Summary of this post for the time poor
Leaning analytics needs to focus less on predicting the future and more on what’s happening right now.

A vexing question
This post extends my previous posts about learning analytics and the limitations of predictive modelling. Knowing that one-size-fits-all approaches to learning analytics are not going to work, presents us with a dilemma. How do we approach our learning analytics implementations? There is almost an implied understanding that learning analytics and prediction go hand-in-hand. If this is not the case, what is it that we need to be doing? This post is some early thinking around this question.

Lessons from other industries
Historically, most industries designed and developed their systems from a technology-centred perspective (Endsley, 2016).
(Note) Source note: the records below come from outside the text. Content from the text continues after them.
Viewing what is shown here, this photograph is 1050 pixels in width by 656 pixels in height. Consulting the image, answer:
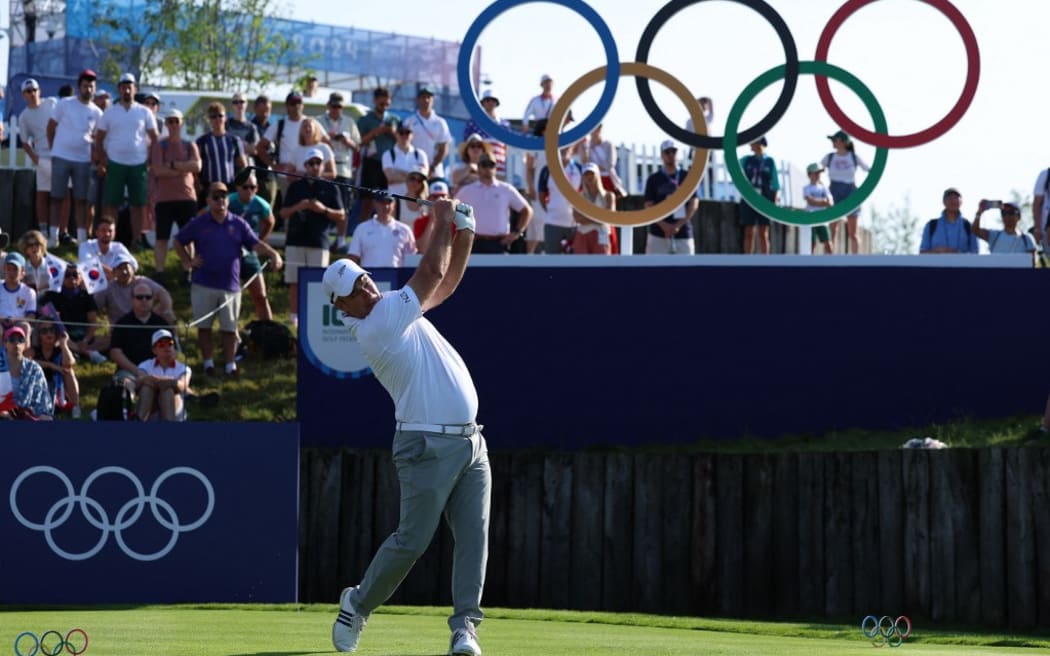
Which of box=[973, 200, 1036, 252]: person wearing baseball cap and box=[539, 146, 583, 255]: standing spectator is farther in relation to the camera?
box=[539, 146, 583, 255]: standing spectator

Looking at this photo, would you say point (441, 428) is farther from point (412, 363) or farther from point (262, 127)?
point (262, 127)

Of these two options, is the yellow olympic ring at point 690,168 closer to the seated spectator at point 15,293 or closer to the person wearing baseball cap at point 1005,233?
the person wearing baseball cap at point 1005,233

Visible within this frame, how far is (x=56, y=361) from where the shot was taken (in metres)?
15.5

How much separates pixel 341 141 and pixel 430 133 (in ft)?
3.46

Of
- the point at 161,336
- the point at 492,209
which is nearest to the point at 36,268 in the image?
the point at 161,336

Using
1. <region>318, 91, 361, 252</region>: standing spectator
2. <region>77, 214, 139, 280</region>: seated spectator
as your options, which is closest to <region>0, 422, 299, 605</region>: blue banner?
<region>77, 214, 139, 280</region>: seated spectator

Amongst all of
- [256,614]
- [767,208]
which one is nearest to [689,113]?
[767,208]

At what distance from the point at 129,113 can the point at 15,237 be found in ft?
10.8

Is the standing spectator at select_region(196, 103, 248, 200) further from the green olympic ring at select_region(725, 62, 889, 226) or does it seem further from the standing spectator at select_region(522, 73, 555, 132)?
the green olympic ring at select_region(725, 62, 889, 226)

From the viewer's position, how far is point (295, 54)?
45906 millimetres

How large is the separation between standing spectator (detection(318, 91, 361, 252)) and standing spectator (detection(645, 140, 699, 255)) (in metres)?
3.60

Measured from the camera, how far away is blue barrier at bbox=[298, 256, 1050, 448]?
15820 millimetres

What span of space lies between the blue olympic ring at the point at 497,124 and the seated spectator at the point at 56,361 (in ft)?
14.2

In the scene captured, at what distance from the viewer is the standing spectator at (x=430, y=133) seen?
1992 centimetres
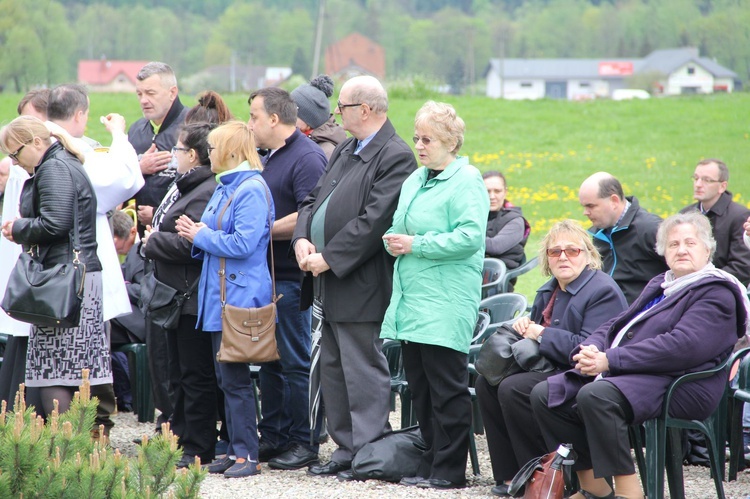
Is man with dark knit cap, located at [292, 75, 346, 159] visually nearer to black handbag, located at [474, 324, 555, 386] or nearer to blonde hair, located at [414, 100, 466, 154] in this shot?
blonde hair, located at [414, 100, 466, 154]

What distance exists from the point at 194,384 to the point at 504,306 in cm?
215

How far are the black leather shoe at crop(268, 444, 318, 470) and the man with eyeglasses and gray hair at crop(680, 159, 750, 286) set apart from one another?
314cm

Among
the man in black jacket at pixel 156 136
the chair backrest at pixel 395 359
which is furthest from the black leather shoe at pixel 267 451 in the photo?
the chair backrest at pixel 395 359

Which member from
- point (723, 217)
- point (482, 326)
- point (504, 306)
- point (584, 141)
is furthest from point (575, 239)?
point (584, 141)

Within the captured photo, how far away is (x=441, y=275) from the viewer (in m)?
4.82

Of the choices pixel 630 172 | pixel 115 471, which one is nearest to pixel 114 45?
pixel 630 172

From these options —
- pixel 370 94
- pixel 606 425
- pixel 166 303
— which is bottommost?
pixel 606 425

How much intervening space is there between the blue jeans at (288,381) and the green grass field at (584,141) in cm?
1003

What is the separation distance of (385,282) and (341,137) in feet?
4.87

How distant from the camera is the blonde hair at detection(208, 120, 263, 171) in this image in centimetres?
517

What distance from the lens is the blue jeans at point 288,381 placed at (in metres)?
5.43

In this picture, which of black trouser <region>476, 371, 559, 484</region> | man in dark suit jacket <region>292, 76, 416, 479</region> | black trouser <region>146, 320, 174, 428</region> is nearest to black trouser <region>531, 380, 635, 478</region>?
black trouser <region>476, 371, 559, 484</region>

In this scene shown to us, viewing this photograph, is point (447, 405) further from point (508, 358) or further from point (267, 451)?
point (267, 451)

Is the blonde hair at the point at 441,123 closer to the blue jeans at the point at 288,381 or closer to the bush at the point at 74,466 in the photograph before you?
the blue jeans at the point at 288,381
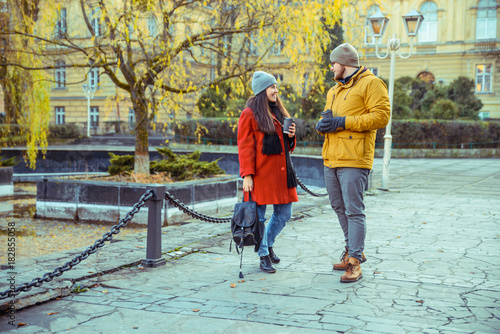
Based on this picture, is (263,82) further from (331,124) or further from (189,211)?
(189,211)


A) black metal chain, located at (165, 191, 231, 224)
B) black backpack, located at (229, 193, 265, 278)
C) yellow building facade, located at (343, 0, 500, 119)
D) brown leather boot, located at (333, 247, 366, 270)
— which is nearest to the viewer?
black backpack, located at (229, 193, 265, 278)

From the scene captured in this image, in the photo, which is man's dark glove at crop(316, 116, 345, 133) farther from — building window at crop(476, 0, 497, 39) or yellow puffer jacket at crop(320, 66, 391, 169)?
building window at crop(476, 0, 497, 39)

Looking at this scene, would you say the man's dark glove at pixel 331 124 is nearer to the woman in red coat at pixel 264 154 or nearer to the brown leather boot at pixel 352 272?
the woman in red coat at pixel 264 154

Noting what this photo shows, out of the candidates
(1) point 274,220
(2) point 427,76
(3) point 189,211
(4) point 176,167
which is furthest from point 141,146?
(2) point 427,76

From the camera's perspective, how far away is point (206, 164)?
10.7m

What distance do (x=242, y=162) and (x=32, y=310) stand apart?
2186 millimetres

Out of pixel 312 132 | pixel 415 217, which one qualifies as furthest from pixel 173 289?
pixel 312 132

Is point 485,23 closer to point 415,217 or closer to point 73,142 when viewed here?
point 73,142

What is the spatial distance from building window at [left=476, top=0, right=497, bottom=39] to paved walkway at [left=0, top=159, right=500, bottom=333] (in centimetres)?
3964

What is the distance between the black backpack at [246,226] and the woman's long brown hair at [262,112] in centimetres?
71

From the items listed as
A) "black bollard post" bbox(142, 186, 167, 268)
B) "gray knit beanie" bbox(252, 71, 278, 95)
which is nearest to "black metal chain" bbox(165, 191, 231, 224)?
"black bollard post" bbox(142, 186, 167, 268)

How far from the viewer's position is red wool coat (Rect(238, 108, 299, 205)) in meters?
5.09

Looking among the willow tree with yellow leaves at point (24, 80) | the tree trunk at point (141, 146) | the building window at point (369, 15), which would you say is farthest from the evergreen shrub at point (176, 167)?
the building window at point (369, 15)

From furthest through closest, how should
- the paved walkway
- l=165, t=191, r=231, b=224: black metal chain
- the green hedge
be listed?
the green hedge
l=165, t=191, r=231, b=224: black metal chain
the paved walkway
As the systems become more sophisticated, operators had to cope with an exponential growth in available information provided by the systems. People can only pay attention to a certain amount of information at once and the gap between the volume of data provided by the systems and the operators ability to distill the information required for their tasks continued to grow. This was because the design and development of these systems centred around technical considerations rather than a detailed understanding of the operator’s tasks and goals. In industrial and military settings, much of what has been attributed to human error is the direct result of technology-centred designs that are ill-suited for augmenting human performance across the wide range of conditions and circumstances found in real world environments (Endsley, 2016).
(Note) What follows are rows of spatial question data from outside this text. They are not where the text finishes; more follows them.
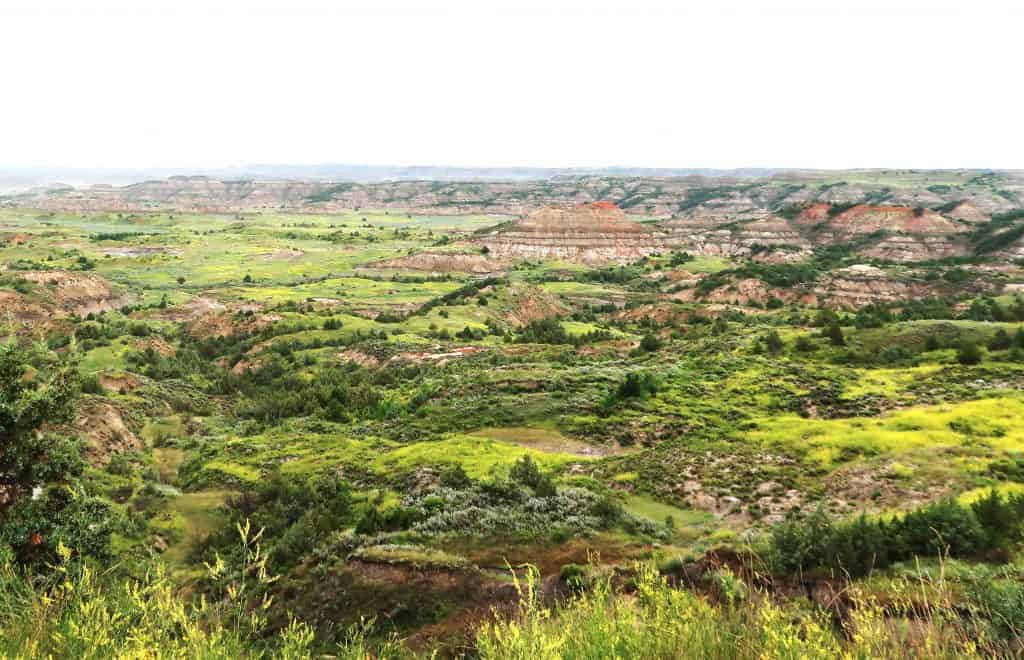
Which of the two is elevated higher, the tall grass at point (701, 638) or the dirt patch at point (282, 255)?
the tall grass at point (701, 638)

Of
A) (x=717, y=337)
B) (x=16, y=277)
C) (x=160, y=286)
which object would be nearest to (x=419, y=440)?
(x=717, y=337)

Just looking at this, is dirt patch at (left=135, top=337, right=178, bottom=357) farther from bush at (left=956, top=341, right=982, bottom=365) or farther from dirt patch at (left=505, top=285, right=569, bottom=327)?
bush at (left=956, top=341, right=982, bottom=365)

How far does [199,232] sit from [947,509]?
598 feet

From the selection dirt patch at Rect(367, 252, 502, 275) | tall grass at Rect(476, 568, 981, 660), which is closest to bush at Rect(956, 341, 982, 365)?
tall grass at Rect(476, 568, 981, 660)

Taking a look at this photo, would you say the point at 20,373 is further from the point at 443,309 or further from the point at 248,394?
the point at 443,309

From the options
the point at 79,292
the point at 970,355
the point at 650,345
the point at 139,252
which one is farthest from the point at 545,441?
the point at 139,252

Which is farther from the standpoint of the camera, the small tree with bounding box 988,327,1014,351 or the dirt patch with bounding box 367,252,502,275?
the dirt patch with bounding box 367,252,502,275

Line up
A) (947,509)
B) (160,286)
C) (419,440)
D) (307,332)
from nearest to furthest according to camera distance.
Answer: (947,509) → (419,440) → (307,332) → (160,286)

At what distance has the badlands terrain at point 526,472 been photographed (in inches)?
262

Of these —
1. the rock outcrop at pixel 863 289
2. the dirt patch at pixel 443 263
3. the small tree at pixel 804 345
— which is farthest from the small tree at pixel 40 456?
the dirt patch at pixel 443 263

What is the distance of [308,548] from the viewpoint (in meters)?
16.9

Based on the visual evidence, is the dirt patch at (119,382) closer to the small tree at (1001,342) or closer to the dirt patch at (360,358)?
the dirt patch at (360,358)

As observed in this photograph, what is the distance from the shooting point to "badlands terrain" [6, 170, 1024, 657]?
→ 6.65 m

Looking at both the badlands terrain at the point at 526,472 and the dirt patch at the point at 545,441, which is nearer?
the badlands terrain at the point at 526,472
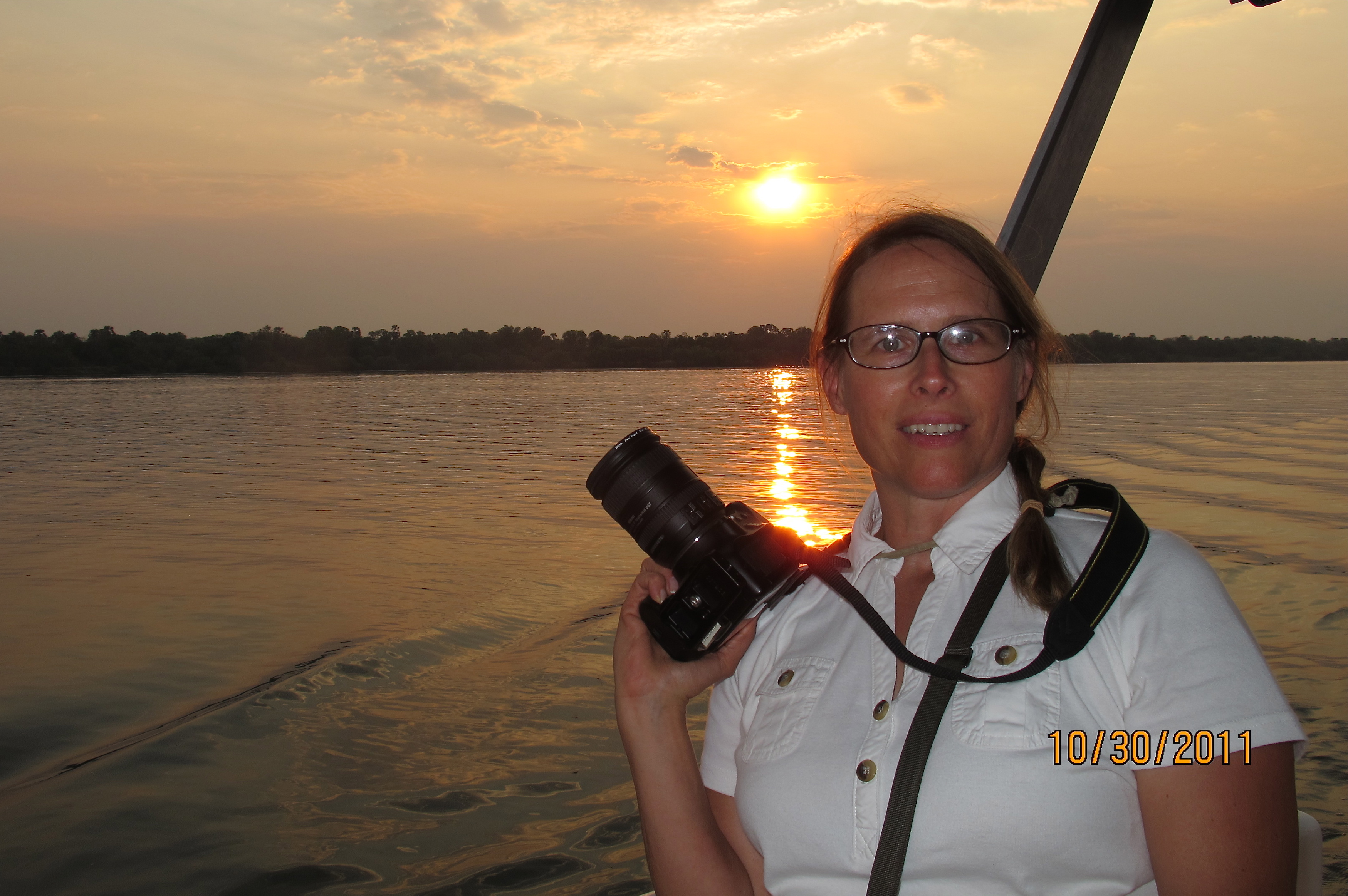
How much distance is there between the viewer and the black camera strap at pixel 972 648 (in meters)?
1.32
In complex systems, the problem becomes more pronounced as the elements in the system interact and change constantly. Automation that was quite suitable for linear, repetitive tasks breaks down in complex systems. Data and information on what worked previously is no longer useful as the context evolves and adapts. Trying to automate our way out of “human error” in complex environments leads to more complexity, more cognitive load and catastrophic errors (Endsley, 2001, 2016). Complex environments with many interacting and adapting agents are inherently unpredictable therefore the utility of retrospective data and information is limited. In these environments, it is the operators’ ability to understand the situation as a whole that forms the basis of sound decision-making. The ability of the operators to understand the system as a whole is known as situation awareness (Endsley, 2016).

“Situation awareness is the engine that drives the train for decision making and performance in complex, dynamic systems” (Endsley, 2016).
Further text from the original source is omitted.